Денег на настоящие джинсы не было, и я, как все хиппующие подростки, вываривала польские джинсы из «Детского мира» в крепком растворе уксуса до линялой американистости. Но милицейский наряд не дифференцировал американские и польские джинсы – подъезжая к кучкующейся хипне, сгребал всех в один уазик, а в отделении индивидуально работал с каждым. Но это был не период планомерной ликвидации «Системы», а «бесконтактное карате». Например, мент тебе – завтра пошлю бумагу в школу (институт, университет) и вышибут тебя оттуда с треском; а ты ему – назовите состав преступления, по которому я задержана, буду жаловаться в вышестоящие инстанции.

Не фарцующего и не сидящего на наркоте, милиция пыталась «брать на понт». Девушек вызывали в отдельный кабинет, грозили изнасиловать или «впаять срок за проституцию». И тогда «по внутренней хипповской инструкции» надо было, глядя в глаза, объявлять:

– Вы не имеете права приглашать несовершеннолетнюю в кабинет без инспектора по делам несовершеннолетних! Вы хотите приставать ко мне? Я сейчас же напишу заявление об этом!

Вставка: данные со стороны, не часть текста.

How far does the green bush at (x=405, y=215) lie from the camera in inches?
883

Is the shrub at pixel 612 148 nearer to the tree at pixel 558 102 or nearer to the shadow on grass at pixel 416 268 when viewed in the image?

Срок за изнасилование несовершеннолетних в СССР давали внушительный, мент летел распахивать дверь и переключался на душеспасительную беседу о моральном облике комсомолки. При этом они совершенно не понимали, что с нами делать, и не догоняли, что мы имеем в виду. Если диссиденты презентовались монологами о недостатках социализма, то мы несли пургу про мир во всём мире, свободную любовь и спасение планеты. В ментовском понимании это выглядело как «мир, труд, май», и они изо всех сил пытались понять, почему ж мы так несуразно одеты?

Но мы отказывались переодеваться – одежда была важнейшей формой протеста против социализма, ходили даже слухи, что центровые хиппи устраивали голышом на «Марш любви». Это выглядело ремейком общества «Долой стыд!», освобождавшегося в начале прошлого века от «царской морали и буржуазных предрассудков». И советская милиция не трогала членов общества «Долой стыд!», маршировавших в 1925 году по московским и питерским улицам в одной обуви и лентах с надписью: «Стыд – это буржуазный предрассудок!»

Надеюсь, в кагэбешных архивах сохранились документы хипповского «Марша любви», но я так и не увидела ни одного его участника или свидетеля. Тем более что легендирование было главной питательной средой «Системы», любая информация принималась на веру, а сомневаться считалось неприличным. Все делали вид, что в теме – информированность означала степень близости «ко двору». Позже я с изумлением обнаружила этот идиотский стиль в большой политике.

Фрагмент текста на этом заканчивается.